(RECORDS FOR THIS TASK):

══════

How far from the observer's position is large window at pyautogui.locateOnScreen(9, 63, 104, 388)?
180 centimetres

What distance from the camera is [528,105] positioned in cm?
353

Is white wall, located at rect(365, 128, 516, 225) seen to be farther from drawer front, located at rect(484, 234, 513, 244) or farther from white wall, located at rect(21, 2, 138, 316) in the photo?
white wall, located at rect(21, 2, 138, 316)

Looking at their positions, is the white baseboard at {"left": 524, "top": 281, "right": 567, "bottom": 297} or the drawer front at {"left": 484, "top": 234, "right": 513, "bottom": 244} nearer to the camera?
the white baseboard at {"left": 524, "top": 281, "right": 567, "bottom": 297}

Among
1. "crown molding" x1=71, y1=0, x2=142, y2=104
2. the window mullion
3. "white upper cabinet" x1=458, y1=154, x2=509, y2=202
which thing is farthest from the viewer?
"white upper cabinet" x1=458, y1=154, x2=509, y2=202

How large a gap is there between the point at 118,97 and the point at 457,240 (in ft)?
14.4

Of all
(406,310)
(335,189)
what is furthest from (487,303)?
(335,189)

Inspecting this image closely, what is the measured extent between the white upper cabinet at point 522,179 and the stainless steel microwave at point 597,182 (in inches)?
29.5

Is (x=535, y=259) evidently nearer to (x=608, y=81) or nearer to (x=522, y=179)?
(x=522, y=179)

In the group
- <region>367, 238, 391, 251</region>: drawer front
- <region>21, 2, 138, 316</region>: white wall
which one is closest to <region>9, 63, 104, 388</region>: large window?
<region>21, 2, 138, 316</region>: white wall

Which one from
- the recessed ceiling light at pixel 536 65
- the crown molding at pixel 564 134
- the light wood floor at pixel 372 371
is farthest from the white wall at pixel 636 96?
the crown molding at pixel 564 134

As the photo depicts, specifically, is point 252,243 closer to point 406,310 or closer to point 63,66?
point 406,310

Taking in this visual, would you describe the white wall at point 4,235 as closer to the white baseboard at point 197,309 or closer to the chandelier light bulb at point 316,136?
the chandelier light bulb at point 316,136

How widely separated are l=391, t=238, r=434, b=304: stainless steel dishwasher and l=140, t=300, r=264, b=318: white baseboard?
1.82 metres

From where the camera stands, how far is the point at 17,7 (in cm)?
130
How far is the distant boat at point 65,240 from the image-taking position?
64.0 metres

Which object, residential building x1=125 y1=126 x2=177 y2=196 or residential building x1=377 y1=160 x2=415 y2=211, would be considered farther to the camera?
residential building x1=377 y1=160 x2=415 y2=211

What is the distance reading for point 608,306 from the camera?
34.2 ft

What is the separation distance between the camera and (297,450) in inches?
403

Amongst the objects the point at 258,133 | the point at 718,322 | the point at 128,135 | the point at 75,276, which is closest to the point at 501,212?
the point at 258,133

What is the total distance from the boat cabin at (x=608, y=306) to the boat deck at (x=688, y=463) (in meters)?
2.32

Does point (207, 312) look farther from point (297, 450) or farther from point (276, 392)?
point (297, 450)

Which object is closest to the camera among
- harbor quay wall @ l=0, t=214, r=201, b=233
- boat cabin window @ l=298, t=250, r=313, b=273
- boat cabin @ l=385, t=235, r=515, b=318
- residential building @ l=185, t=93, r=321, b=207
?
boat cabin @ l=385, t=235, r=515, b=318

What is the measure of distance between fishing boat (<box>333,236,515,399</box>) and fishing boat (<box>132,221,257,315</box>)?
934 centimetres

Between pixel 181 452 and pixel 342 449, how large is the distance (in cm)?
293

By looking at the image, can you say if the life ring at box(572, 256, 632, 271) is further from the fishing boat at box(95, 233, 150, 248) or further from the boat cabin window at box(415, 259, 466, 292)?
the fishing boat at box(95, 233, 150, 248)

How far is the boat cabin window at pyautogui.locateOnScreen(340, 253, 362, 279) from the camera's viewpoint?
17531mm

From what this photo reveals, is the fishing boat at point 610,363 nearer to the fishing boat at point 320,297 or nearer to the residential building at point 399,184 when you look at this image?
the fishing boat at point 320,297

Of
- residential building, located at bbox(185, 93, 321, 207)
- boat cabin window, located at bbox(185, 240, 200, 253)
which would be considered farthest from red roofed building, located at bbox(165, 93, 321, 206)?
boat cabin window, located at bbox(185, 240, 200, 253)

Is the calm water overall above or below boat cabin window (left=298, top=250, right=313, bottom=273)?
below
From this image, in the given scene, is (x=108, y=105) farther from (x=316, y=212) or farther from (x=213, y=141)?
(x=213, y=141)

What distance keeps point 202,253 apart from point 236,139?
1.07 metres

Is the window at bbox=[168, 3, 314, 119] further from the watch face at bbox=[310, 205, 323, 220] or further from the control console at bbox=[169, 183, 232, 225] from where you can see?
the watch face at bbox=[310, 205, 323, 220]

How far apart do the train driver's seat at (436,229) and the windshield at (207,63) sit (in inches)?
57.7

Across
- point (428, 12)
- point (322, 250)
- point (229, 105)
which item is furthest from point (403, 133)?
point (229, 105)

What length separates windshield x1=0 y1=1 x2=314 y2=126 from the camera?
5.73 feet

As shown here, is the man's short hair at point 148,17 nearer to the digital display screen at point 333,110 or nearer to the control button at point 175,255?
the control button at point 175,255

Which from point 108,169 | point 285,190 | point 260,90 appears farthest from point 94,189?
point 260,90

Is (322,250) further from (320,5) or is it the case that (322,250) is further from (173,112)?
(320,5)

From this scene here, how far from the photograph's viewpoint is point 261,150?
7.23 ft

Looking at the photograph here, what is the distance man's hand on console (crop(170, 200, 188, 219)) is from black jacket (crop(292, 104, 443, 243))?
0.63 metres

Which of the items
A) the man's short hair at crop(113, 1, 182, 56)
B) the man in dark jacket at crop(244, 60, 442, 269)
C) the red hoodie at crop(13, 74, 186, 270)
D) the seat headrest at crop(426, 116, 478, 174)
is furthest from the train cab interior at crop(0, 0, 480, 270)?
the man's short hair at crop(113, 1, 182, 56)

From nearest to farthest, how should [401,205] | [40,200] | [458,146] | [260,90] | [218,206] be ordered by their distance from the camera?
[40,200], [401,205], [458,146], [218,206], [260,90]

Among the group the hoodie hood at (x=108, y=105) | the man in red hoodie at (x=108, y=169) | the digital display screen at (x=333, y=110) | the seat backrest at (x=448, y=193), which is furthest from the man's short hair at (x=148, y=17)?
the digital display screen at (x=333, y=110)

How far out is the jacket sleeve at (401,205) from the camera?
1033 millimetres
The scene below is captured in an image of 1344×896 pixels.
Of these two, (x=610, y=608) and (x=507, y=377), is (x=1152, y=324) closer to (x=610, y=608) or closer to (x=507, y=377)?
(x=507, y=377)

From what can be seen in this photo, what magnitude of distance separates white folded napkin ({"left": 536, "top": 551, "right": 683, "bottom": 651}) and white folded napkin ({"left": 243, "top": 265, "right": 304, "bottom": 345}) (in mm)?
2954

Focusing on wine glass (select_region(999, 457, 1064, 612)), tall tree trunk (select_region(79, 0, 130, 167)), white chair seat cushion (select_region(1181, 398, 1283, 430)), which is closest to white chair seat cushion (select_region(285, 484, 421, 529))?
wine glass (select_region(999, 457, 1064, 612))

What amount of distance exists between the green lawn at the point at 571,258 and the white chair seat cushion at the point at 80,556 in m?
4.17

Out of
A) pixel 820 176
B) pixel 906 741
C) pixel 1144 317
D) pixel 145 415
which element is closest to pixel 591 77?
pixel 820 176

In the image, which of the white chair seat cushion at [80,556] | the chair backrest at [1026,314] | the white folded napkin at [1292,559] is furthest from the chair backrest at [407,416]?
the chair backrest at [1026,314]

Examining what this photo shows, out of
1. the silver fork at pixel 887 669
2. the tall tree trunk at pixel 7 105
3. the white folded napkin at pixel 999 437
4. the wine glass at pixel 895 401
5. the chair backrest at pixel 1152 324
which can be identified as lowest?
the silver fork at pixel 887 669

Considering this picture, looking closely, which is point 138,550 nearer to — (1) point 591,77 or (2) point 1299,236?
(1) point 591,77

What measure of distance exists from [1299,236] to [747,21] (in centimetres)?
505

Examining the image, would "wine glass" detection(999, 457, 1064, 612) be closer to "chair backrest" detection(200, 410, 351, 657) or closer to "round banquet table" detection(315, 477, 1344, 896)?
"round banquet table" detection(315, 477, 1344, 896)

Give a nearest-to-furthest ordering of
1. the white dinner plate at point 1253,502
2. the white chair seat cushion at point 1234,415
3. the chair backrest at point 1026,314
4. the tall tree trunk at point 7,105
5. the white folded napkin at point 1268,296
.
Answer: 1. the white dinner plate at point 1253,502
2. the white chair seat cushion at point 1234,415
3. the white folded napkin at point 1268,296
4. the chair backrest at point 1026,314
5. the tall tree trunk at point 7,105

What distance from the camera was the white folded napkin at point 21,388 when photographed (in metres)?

══════

(THE REQUEST): Rewrite the part of the records that opens with the line containing "Is (x=535, y=259)" and closes with the line containing "1.82 metres", replacing "recessed ceiling light" with "ceiling spotlight" and changing nothing else. Return only those lines.

(RESULT OF THIS TASK):
Is (x=535, y=259) evidently nearer to (x=608, y=81) or nearer to (x=522, y=179)?
(x=522, y=179)

In the group
- <region>367, 238, 391, 251</region>: drawer front
- <region>21, 2, 138, 316</region>: white wall
which one is closest to <region>9, 63, 104, 388</region>: large window?
<region>21, 2, 138, 316</region>: white wall

Which one from
- the ceiling spotlight at pixel 536 65
- the crown molding at pixel 564 134
- the light wood floor at pixel 372 371
is farthest from the white wall at pixel 636 96?
the crown molding at pixel 564 134

As the photo depicts, specifically, is point 252,243 closer to point 406,310 or closer to point 63,66?
point 406,310

Taking in this visual, would you describe the white wall at point 4,235 as closer to the white baseboard at point 197,309 or closer to the chandelier light bulb at point 316,136?
the chandelier light bulb at point 316,136

How widely separated are l=391, t=238, r=434, b=304: stainless steel dishwasher and l=140, t=300, r=264, b=318: white baseboard?
1.82 metres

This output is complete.